God does heal. He may intervene in the power and grace of His Spirit but nowhere can I see scriptural evidence to affirm that being a child of God and living in the power of God’s spirit means avoidance of suffering or inevitable healing. It was not so for Jesus. We see it so clearly as the heavens are open and a voice proclaimed, “This is my Son…” The Son of God is not going to be delivered from suffering. My guess is that there are a variety of opinions in this tent as to whether God wills suffering. For me, I believe that suffering is a consequence of a broken creation and therefore not willed by God. You might differ from me on that point. The primary issue is what do lives lived in the power of the spirit, look like in the midst of suffering?
Come with me to Gethsemane. Mark 14: 32 – 36. Jesus is secure in His relationship with the Father and He does not hide His feelings. He shares His agony with His Father. What does life in the power of God’s Spirit look like when we are suffering? When illness looms? When the world feels like it is falling apart? It looks like trust that allows us to be held by God.
Hannah of whom we read in 1 Samuel has so much to be thankful for but she longed for a child. What does Hannah do with that? She brings her weeping, she brings her longing to the temple and shares it with the God who she knows stands with her and holds her in her agony.
A number of years ago, we went with the boys to a theme park and their was a ride called “air”. In my innocence, I got in. The ride lifted us up and then tilted. We were held in only by ankle bands and shoulder straps. That ride was a spasm of terror. My eyes were closed as we hurtled towards what I thought would be inevitable death.
By the third time, I had my eyes open and I began to enjoy it. On the fourth time, the ride stopped suddenly and we were left hanging. One of the boys, as we walked away, said, “Even when it stopped, we were still held.”
What does life lived in the power of the spirit look like in the midst of suffering? It trusts and holds the tension between answered prayer and unanswered prayer and allows us to be held close, even when it feels like the world is falling apart.
A longing for justice…
Just notice how the spirit, then stirs a longing for justice. Jesus himself picks that up when he goes to Nazareth – Luke 4: 14 – 20
At the start of His ministry, Jesus returns to Galilee in the power of the Holy Spirit and He reads Isaiah 61. Let us not cheapen the work of the Spirit by implicitly or in practice by saying we are anointed to have great worship or have a great time in church with my friends.
The Spirit has anointed me to proclaim good news to the poor, to set the oppressed free… When the world looks at the church, does it look and see a church that is proclaiming freedom for prisoners, and setting the oppressed free? Or does it look like a club? We are called to live justice and mercy. What does it mean to bring good news to the poor or freedom for prisoners.

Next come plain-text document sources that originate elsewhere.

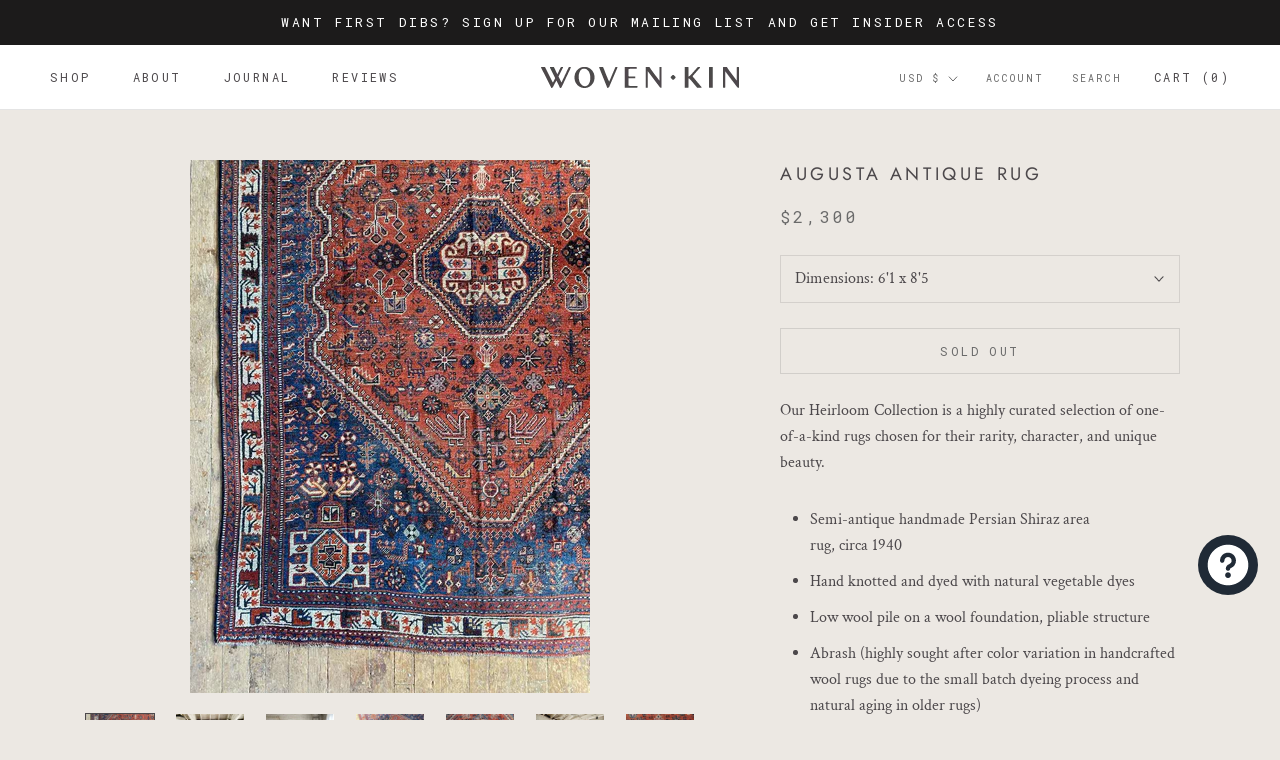

--- FILE ---
content_type: image/svg+xml
request_url: https://wovenkinhome.com/cdn/shop/t/14/assets/cursor-zoom-in.svg?v=19709694746509051671631825103
body_size: -745
content:
<svg width="35" height="35" viewBox="0 0 35 35" xmlns="http://www.w3.org/2000/svg">
  <g fill="none" fill-rule="nonzero">
    <circle fill="#ffffff" cx="17.5" cy="17.5" r="17.5"/>
    <path fill="#4c484b" d="M24 18h-6v6h-1v-6h-6v-1h6v-6h1v6h6"/>
  </g>
</svg>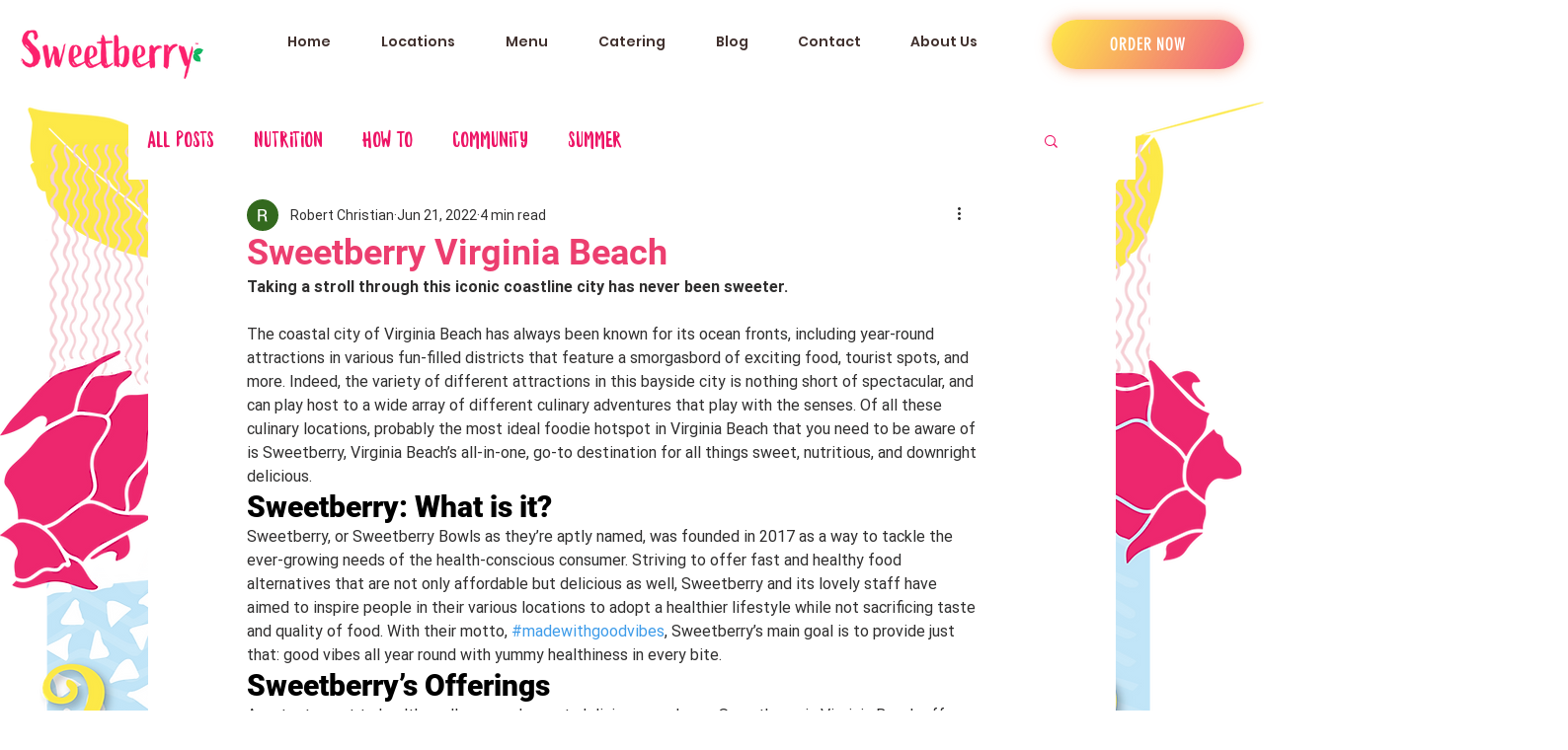

--- FILE ---
content_type: text/javascript
request_url: https://static.mobilemonkey.com/js/business_57a2bcdc-51ce-41ec-8683-60882064bd81-73621184.js
body_size: 2483
content:
"use strict";(()=>{var e,n,t={is:0,starts_with:1,ends_with:2,contains:3,does_not_contain:4,is_not:5,"*":6},i=async()=>{return!0},o="__cai_sts";try{(e=!!sessionStorage.getItem("MobileMonkeySessionActive"))||(sessionStorage.setItem("MobileMonkeySessionActive","1"),0===(n=Number(localStorage.getItem("MobileMonkeyVisitCount")))&&sessionStorage.setItem("MobileMonkeyNewVisitor","1"),localStorage.setItem("MobileMonkeyVisitCount",String(n+1))),!e,!!sessionStorage.getItem("MobileMonkeyNewVisitor")}catch(a){}var r="0123456789ABCDEFGHIJKLMNOPQRSTUVWXYZabcdefghijklmnopqrstuvwxyz+/";r.substring(10),r.substring(0,10);!async function(){var e;if(window.mmGlobalJSTimestamp)return;if(window.mmGlobalJSTimestamp="2025-12-03T23:42:10Z",null==(e=window.xrayShopify)?void 0:e.analytics)return;if(await i()){window.localStorage.setItem(o,(new Date).valueOf().toString());Object.keys(t).map(function(){return[]});var n=Object.keys(t).map(function(){return[]});!function(){var e={id:531250,conditions:{rules:[{value:"sweetberrybowls.com/franchiseinfo",operator:"is"}],rule_mode:"any"},xray_delay_enabled:null,xray_delay_seconds:null,xray_min_activity_count:null,xray_min_activity_enabled:null,xray_min_activity_type:null,xray_returning_visitor_only:null,short_token:"531250@fbb2053d983e31a36773"};if(e.conditions){var i=e.conditions.rules.map(function(e){return t[e.operator]||5});"all"===e.conditions.rule_mode?n[Math.min(...i)].push(e):i.forEach(function(t){n[t].push(e)})}else n[6].push(e)}(),function(){var e={id:531247,conditions:{rules:[{value:"sweetberrybowls.com/woodbridge",operator:"is"},{value:"sweetberrybowls.com/glenrock",operator:"is"}],rule_mode:"any"},xray_delay_enabled:null,xray_delay_seconds:null,xray_min_activity_count:null,xray_min_activity_enabled:null,xray_min_activity_type:null,xray_returning_visitor_only:null,short_token:"531247@3b69dee009f9c5a9ec39"};if(e.conditions){var i=e.conditions.rules.map(function(e){return t[e.operator]||5});"all"===e.conditions.rule_mode?n[Math.min(...i)].push(e):i.forEach(function(t){n[t].push(e)})}else n[6].push(e)}(),function(){var e={id:529757,conditions:{rules:[{value:"sweetberrybowls.com/myrtle-beach-sc",operator:"is"}],rule_mode:"any"},xray_delay_enabled:null,xray_delay_seconds:null,xray_min_activity_count:null,xray_min_activity_enabled:null,xray_min_activity_type:null,xray_returning_visitor_only:null,short_token:"529757@7ff01accf5b492e3cd7d"};if(e.conditions){var i=e.conditions.rules.map(function(e){return t[e.operator]||5});"all"===e.conditions.rule_mode?n[Math.min(...i)].push(e):i.forEach(function(t){n[t].push(e)})}else n[6].push(e)}()}}()})();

Would the community in which God has placed you miss you if you closed your doors?
The Spirit of the Lord is upon us and He has anointed us… What are we doing about this?
“I don’t know where there is a shadow in your life… I do know that Jesus is the Lord of life and He is the master even over death.”
Do we believe that Easter is true? That God is the God of the resurrection? The Holy Spirit who raised Jesus from the dead, takes initiative. He has been at work from Creation and throughout all time. He draws and invites us into that loving relationship with the Father and with Jesus. He assures us that we are children of God. He enables us to trust when it feels like the world is falling apart. He is sent from the Father and the Son to dwell within all who give their lives to Jesus. Thanks be to God.